_WORK ITEM A_: In the text on St. Martinus University, where do third-year medical students complete their clerkships?
_WORK ITEM B_: Extend the text on St. Martinus University, picking up after its final sentence.
=== READING PASSAGE ===
St. Martinus University
- Motto in English: Committed to Excellence
- Type: Medical School
- Established: 2000
- Accreditation: AAEPO
- Chancellor: Sureyya Savasan MD
- President: Dr.Murali Chand Ginjupalli, Ph.D.
- Location: 18 Schottegatweg Oost, Willemstad, Curaçao
- Campus: 20 acres (8.1 ha); Urban;
- Language: English
- Website: www.martinus.edu

= St. Martinus University Faculty of Medicine =

Medical school in Wilemstand, Curaçao

St. Martinus University is a private medical school located in Willemstad, Curaçao, which started operating in 2000.

St. Martinus University offers a U.S. curriculum-based medical program, culminating in the award of a Doctor of Medicine(MD) degree upon successful completion of a four-year course of study. Third-year medical students do clerkships at Affiliated Hospitals, in Michigan.

In 2013 the university became a designated educational institution for the.Canada Student Loans.
=== DATA RECORDS ===
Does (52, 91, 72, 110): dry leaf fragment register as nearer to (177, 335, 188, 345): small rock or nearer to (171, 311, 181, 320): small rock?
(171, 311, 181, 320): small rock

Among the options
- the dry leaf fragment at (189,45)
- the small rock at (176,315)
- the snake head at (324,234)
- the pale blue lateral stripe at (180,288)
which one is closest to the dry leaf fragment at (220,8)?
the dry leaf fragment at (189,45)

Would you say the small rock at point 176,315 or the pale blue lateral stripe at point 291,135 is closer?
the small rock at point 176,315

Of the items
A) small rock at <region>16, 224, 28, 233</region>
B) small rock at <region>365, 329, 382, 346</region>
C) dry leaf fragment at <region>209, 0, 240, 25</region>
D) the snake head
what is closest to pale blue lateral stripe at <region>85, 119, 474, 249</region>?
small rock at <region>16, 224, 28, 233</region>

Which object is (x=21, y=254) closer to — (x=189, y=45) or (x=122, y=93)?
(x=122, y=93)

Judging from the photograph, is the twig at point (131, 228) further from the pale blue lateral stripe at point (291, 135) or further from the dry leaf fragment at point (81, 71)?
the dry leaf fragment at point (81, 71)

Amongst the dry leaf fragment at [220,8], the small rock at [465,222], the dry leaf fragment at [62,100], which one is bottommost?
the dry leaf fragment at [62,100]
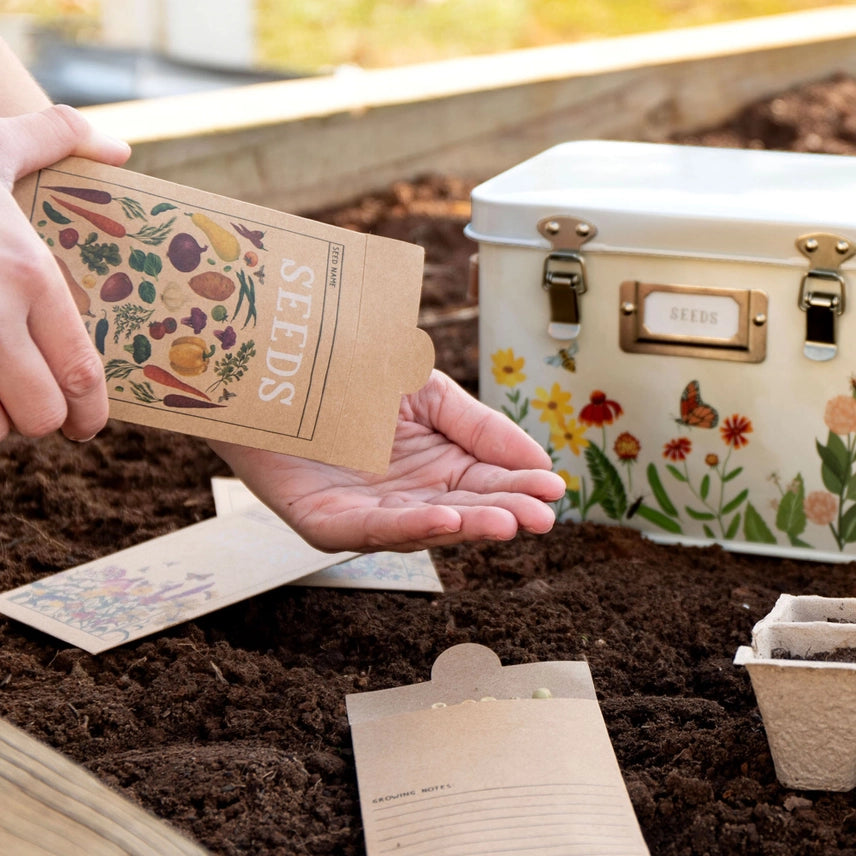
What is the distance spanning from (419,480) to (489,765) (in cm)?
38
===
_YOUR RESPONSE A_: At Affiliated Hospitals in Michigan.

_YOUR RESPONSE B_:
St. Martinus University is listed in the World Directory of Medical Schools, and its graduates are eligible to apply for ECFMG certification, allowing them to take the United States Medical Licensing Examination and become licensed to practice medicine in the US. It is recognized by the Medical Council of India as a degree-granting university/institution.

St.Martinus University received full Program accreditation by Agency for Accreditation of Educational Programs and Organizations (AAEPO) a World Federation for Medical Education (WFME) Accredited Agency in December 2023.